Another example is compound 1–6, which was designed as a peptide-based PROTAC with better penetration [26]. Similarly, TD-PROTAC is another peptide-based PROTAC constructed from TD-PERM (a stabilized peptide that binds to ERα), the linker, and the hydroxyproline-containing pentapeptide from HIF-1α to recruit the VHL E3 Ub ligase complex. TD-PERM promotes 75% reduction in tumor volume in michigan cancer foundation-7 (MCF-7) mouse xenograft model [99].

Furthermore, ERD-308 PROTAC induces ERα degradation by reducing cell proliferation to a greater extent than fulvestrant (> 95% of ERa degradation at concentrations as low as 5 nmol/L in MCF-7 and T47D BC cells) [25]. ARV-471 PROTAC reduces ERα levels and its Y537S and D538G variants. Furthermore, ARV-471 significantly reduces estradiol-dependent MCF-7 xenograft tumors and tumor ER protein levels (> 90%) [27, 107]. Other PROTACs have also been evaluated in vitro as well as using in vivo models, and indicated a reduction in cell proliferation, inhibition of estradiol target genes, and induction of apoptosis in both models. This suggests that PROTACs have a strong antitumor therapeutic effect [99]. However, ARV-471 has been proposed as the best-in-class oral ERa PROTAC due to its results in preclinical trials. Currently, ARV-471 is in phase 2 studies to treat advanced or metastatic ER+/HER2+ BC [107, 108].

New PROTAC designs consider the use of monoclonal antibodies to target specific proteins. For example, a study generated a new PROTAC with Ab linker named Ab-PROTAC3, a trastuzumab-PROTAC conjugate. This conjugate has the ability of PROTACs to recruit E3-Ub ligase specifically to HER2+ cells through trastuzumab.
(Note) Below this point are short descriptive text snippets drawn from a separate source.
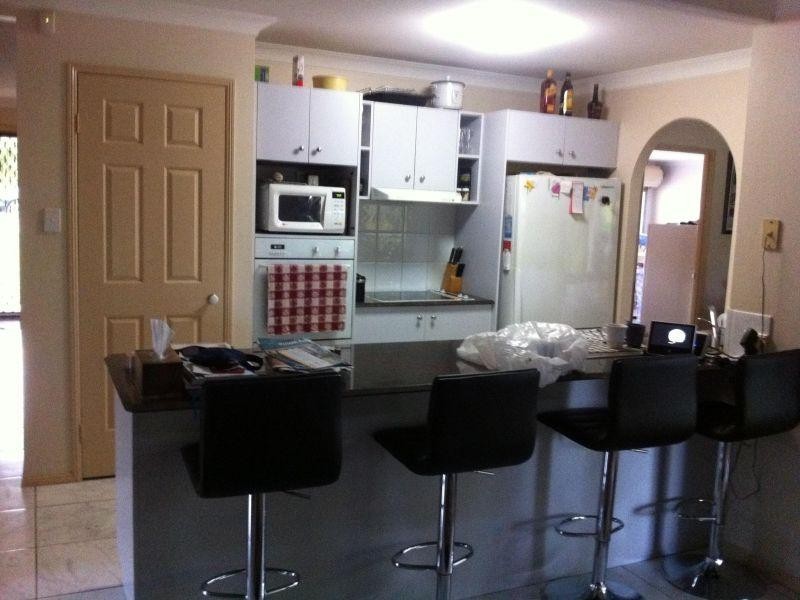 39 Silvara Cct, Capalaba QLD 4157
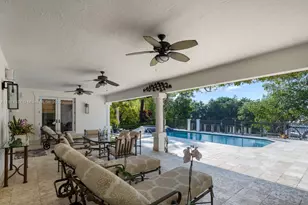 277 Veleros Ct, Coral Gables, FL 33143 - Photo 16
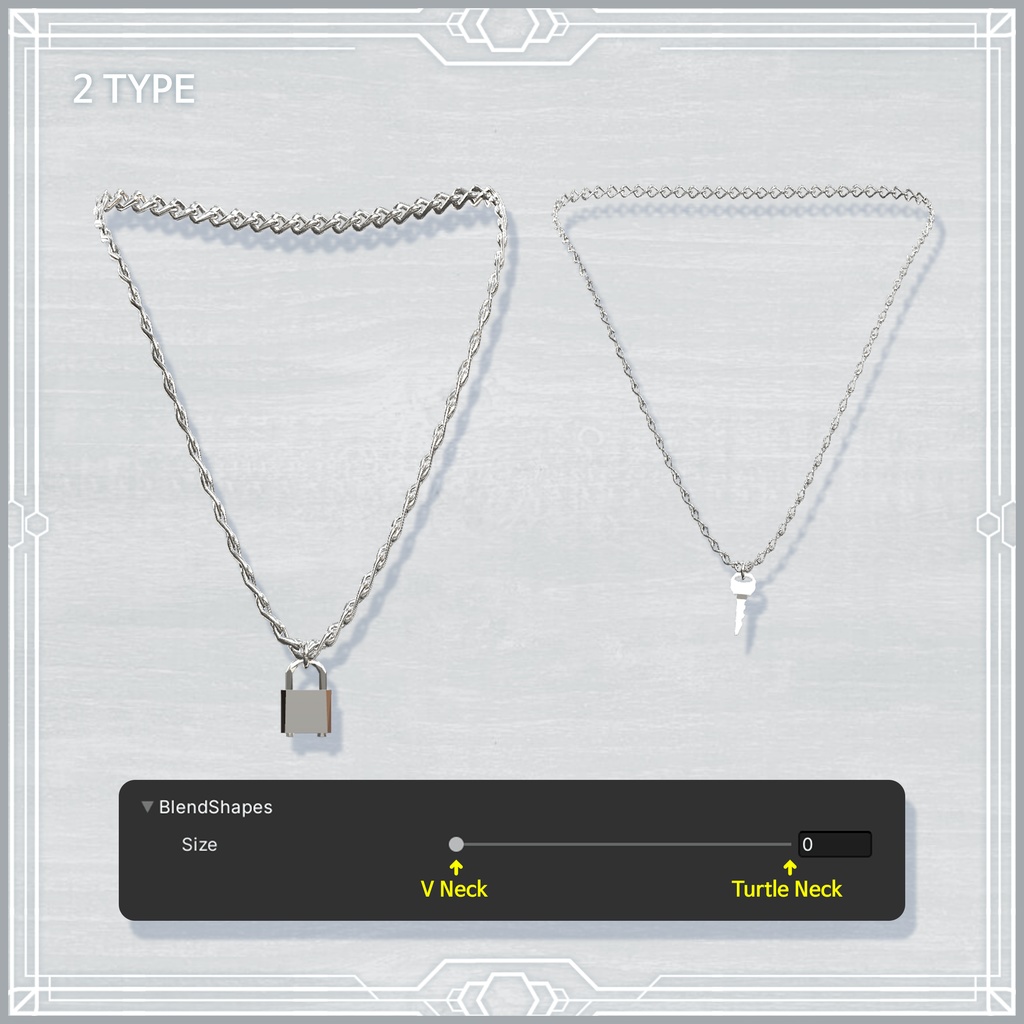 【 水瀬 Minase 】 Fluffybreeze ⭒ cloth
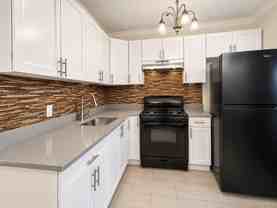 14035 183rd St - Photo 1 of 1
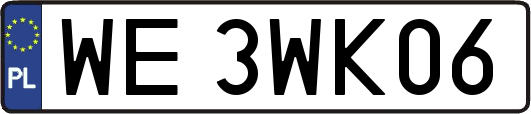 WE3WK06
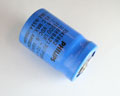 3188BA213U7P5BMA2 PHILIPS [2020057736] capacitor 21,000uF 7.5V Aluminum Electrolytic large can computer grade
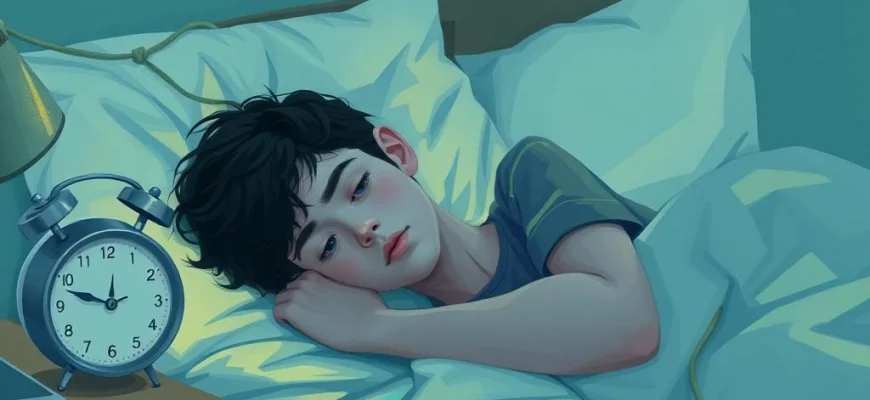 『君は放課後インソムニア』と似た作品10選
Then, trastuzumab-PROTAC can be internalized into the cell, and active PROTAC is released to promote the degradation of bromodomain-containing protein 4 (BRD4) [109].
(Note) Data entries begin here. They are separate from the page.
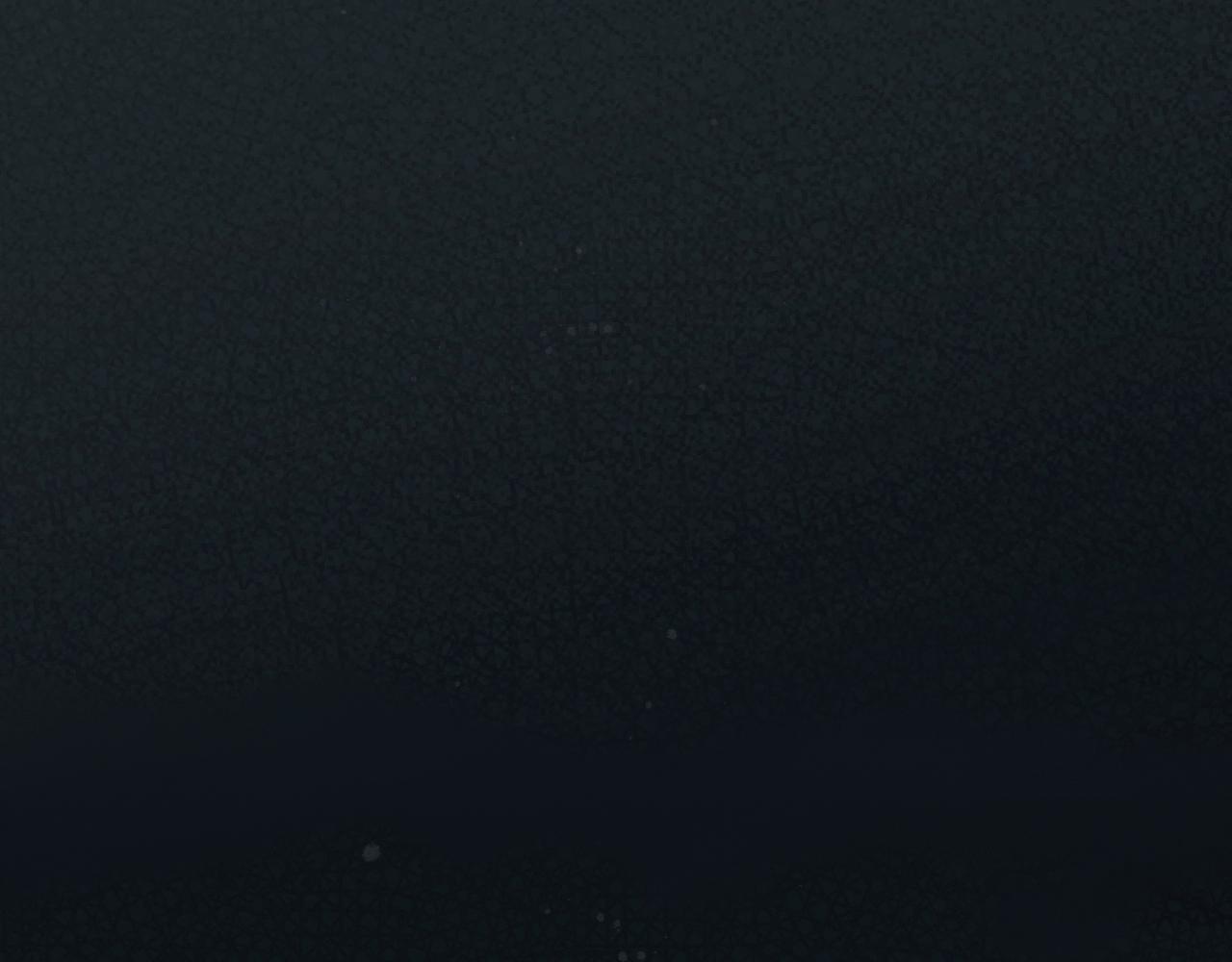 第 169 页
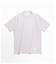 【接触冷感】テーラード Tシャツ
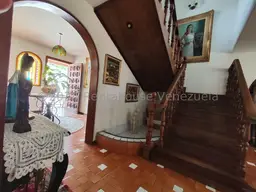 View 13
PROTACs can be applied to other proteins implicated in the progression of BC. For example, B-cell lymphoma-extra large (Bcl-xL) is overexpressed in several cancer types, including BC. The PROTAC named 8a can promote the Bcl-xL degradation in BC cells [110]. Additionally, the bromo and extra terminal domain proteins (BET) such as BRD2, BRD3, and BRD4 are epigenetic regulators considered potential targets for BC treatment. It has been generated PROTACs for BRD4 using VHL E3 ligase and for BRD2, BRD3, and BRD4, using E3 Ub ligase cereblon (CRBN), showing results in triple-negative BC [111, 112]. Thus, several proteins involved in BC may be targeted by PROTACs.